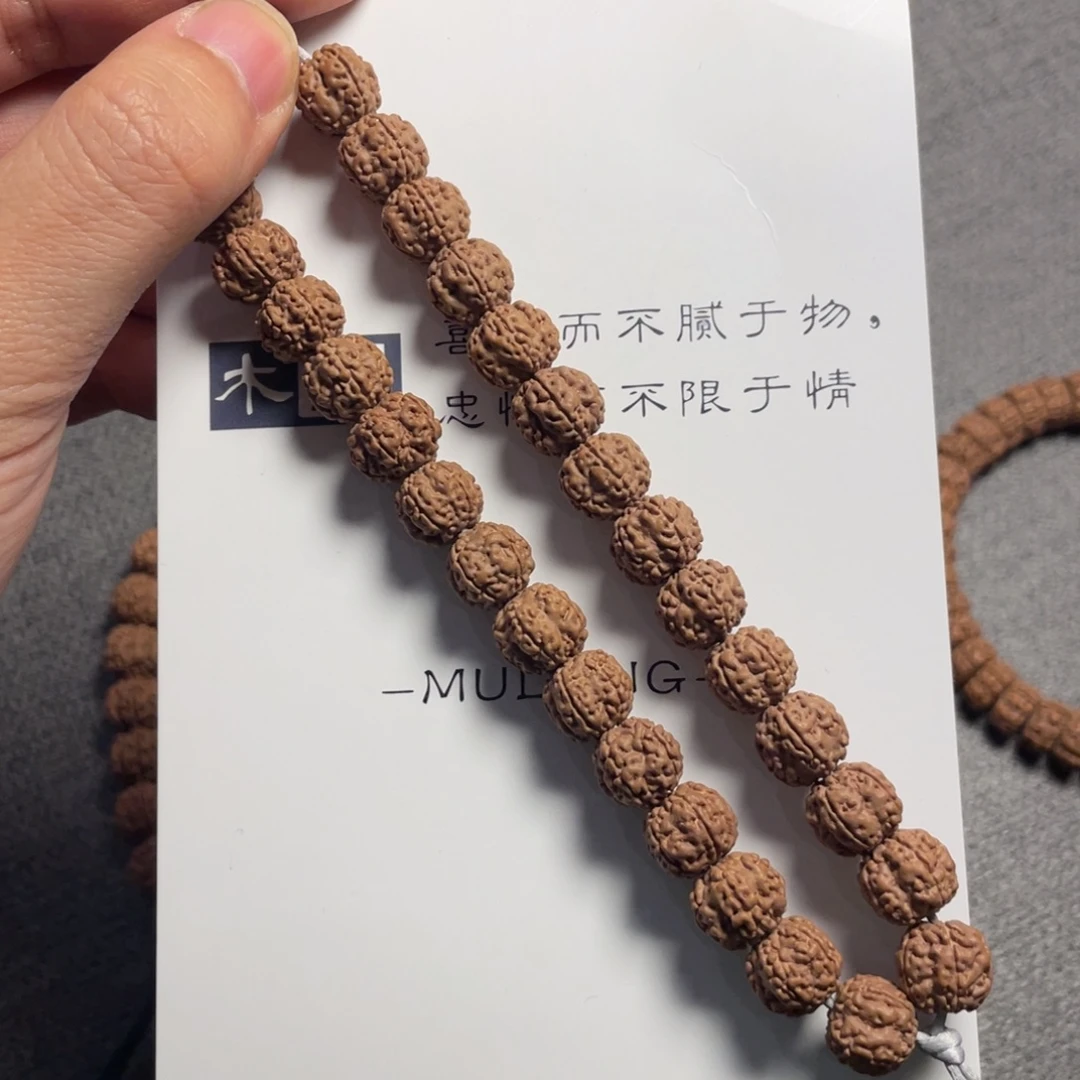 金刚菩提吊坠梅花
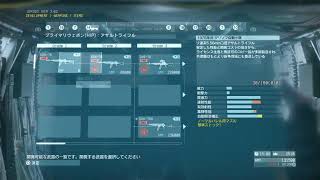 ［MGSV]メタギア5を一からやる120kgのデブ(3回目   ＃2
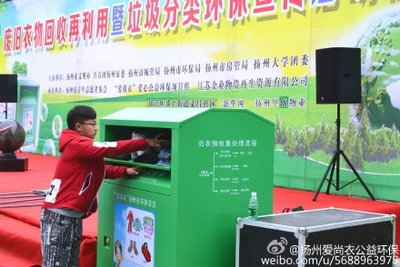 扬州爱尚衣公益环保的微博_微博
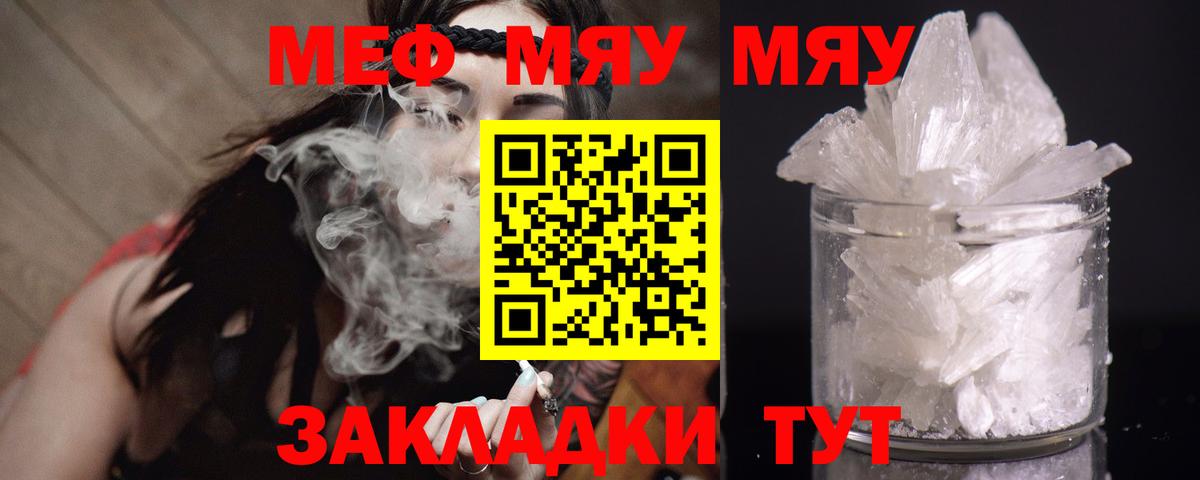Меф mephedrone  Меф кристаллы  МЕФ  Вход с VPN  Меф  даркнет сайт  Ачинск 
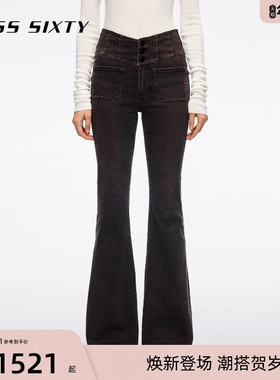 【超模裤】Miss Sixty2025秋季新款牛仔裤女V型高腰显瘦喇叭长裤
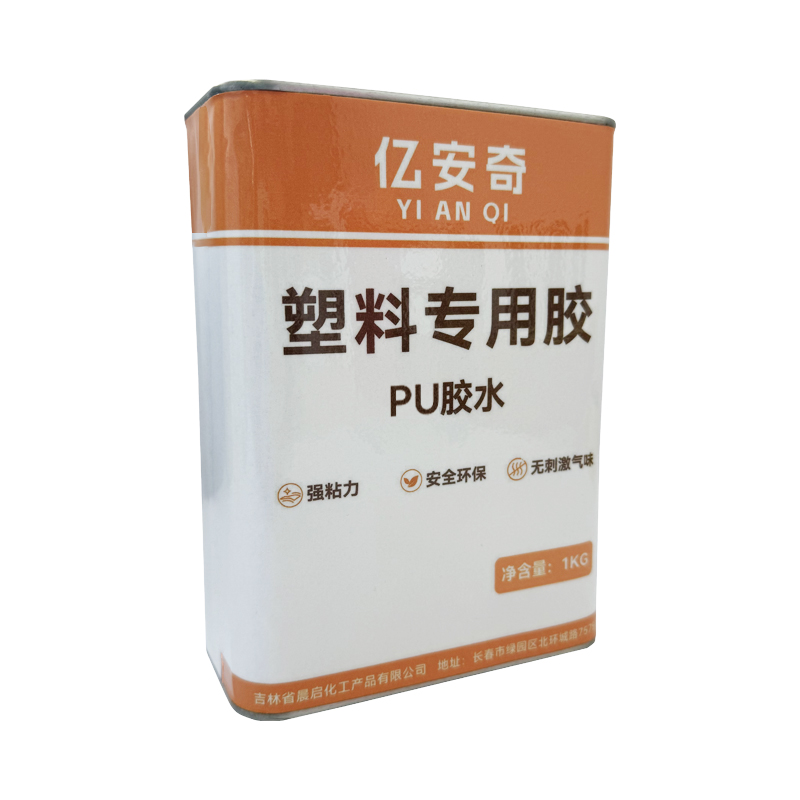 亿安奇 塑料专用胶 PU 1KG 桶高清大图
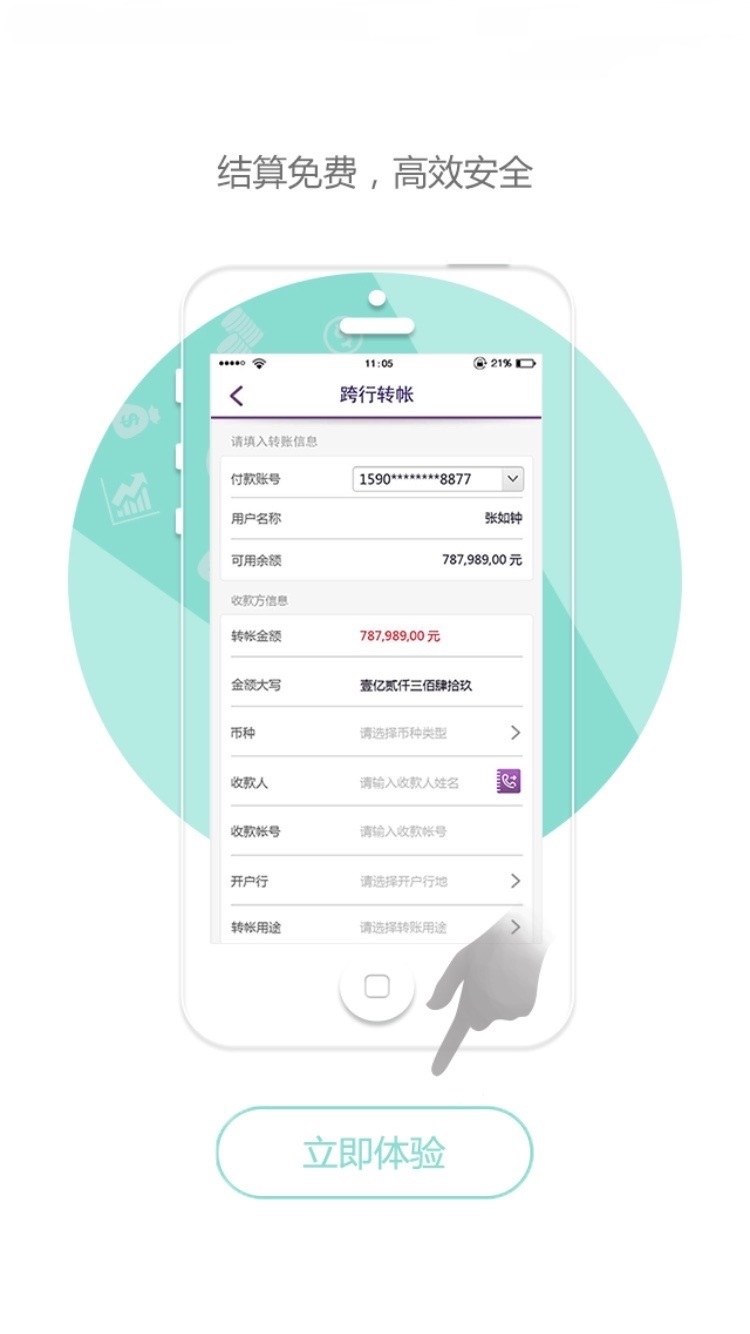 唐山银行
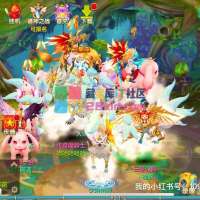 u3d星辰奇缘手游全套源码下载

....

[Instructions for the task] Reproduce the data word for word without its images.

[Exercise output]
 金刚菩提吊坠梅花
 ［MGSV]メタギア5を一からやる120kgのデブ(3回目   ＃2
 扬州爱尚衣公益环保的微博_微博
Меф mephedrone  Меф кристаллы  МЕФ  Вход с VPN  Меф  даркнет сайт  Ачинск 
 【超模裤】Miss Sixty2025秋季新款牛仔裤女V型高腰显瘦喇叭长裤
 亿安奇 塑料专用胶 PU 1KG 桶高清大图
 唐山银行
 u3d星辰奇缘手游全套源码下载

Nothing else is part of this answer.